We play quite an important role or prominent role in ICANN meetings. Particularly in Paris in the last ICANN meeting in February, we were involved with a consultation with the Government Advisory Committee, which is a fairly regular thing these days. There were workshops by the at-large Advisory Group on IPv6 transition. There was also a workshop on IPv6 for DNS registries and ccTLDs. So we go along to the ICANN meetings to provide input on IP addressing and related issues on behalf of the RIRs. Excuse me.
The next ICANN meeting we actually don't have anything formal planned. That's coming up quite soon in Cairo. But in Mexico in March of next year, we have been asked to come along for a fairly substantial consultation with the Government Advisory Committee again about -- particularly about, we expect, IPv6 issues.
We played a role in the OECD meeting, the meeting that happened in Seoul in June this year, which was a quite major meeting. It's the sort of meeting that happens only every 10 years. And this one was about the future of the Internet economy. So we joined together with various other members of the Internet technical community. So I called people like ISOC and W3C and ETSI, and put together some communiqués and participated in that meeting. The NRO itself also made a release appealing for further investment in IPv6 in connection with that OECD meeting.
The Internet Governance Forum is the latest incarnation of the whole extended WSIS process, the World Summit on Information Society. And we've been involved right through that process in representing the interests of the RIRs and the members of the RIRs.
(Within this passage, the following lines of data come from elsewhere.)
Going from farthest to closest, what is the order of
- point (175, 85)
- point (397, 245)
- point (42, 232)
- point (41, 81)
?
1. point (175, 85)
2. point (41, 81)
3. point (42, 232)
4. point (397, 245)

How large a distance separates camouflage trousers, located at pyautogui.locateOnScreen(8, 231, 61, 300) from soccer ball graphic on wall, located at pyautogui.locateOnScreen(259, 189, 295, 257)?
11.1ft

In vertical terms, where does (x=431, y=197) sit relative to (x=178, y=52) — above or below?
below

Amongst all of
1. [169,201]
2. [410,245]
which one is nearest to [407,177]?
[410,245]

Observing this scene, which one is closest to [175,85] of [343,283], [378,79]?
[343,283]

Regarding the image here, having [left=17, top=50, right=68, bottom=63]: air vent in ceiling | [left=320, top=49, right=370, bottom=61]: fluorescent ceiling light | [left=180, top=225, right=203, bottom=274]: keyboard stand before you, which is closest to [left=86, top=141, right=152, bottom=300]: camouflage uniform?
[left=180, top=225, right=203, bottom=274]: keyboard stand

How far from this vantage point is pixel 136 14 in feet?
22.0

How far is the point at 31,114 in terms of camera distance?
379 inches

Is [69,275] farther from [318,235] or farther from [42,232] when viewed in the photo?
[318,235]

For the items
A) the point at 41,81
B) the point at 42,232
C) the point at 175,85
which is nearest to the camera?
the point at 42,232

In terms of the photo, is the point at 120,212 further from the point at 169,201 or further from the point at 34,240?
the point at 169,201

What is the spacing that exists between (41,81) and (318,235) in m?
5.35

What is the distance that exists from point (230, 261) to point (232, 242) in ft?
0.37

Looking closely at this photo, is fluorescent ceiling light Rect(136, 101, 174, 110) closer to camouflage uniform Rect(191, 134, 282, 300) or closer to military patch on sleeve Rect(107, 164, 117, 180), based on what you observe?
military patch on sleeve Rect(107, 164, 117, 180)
And we've been -- our involvement has been recognized quite strongly, for instance with the appointment of a couple of the NRO EC members, RIR CEOs, to the Multi-Stakeholder Advisory Group of the IGF. And so Raul and Adiel have again been reappointed to that Multi- Stakeholder Advisory Group. And that's good evidence of the hard work and the good work that they're doing in that function.
The next meeting of the IGF is in Hyderabad in India in December. And we'll be mounting another NRO display with promotional materials and media rooms and press activities, which has became quite an important component of our participation in these events. There are also numerous workshops going on at the IGF about issues which are in some cases directly related to our responsibilities. So we will be contributing to workshops about -- again, of course, about IP addressing and IPv6 related matters.
Okay, ongoing activities in this year, and I expect into the next year. ICANN meetings, IGF, OECD, the ITU Telecom events of these large, quite commercial telecom conference events that the NRO has also participated in.
We've got, on the internal side, an engineering coordination amongst the RIRs through the NRO. And those -- the Engineering Coordination Group is looking at a timeline for v6 support by the RIRs, including the ip6.arpa delegation planning, DNSSEC planning, and also the coordination of resource certification activities around RIRs.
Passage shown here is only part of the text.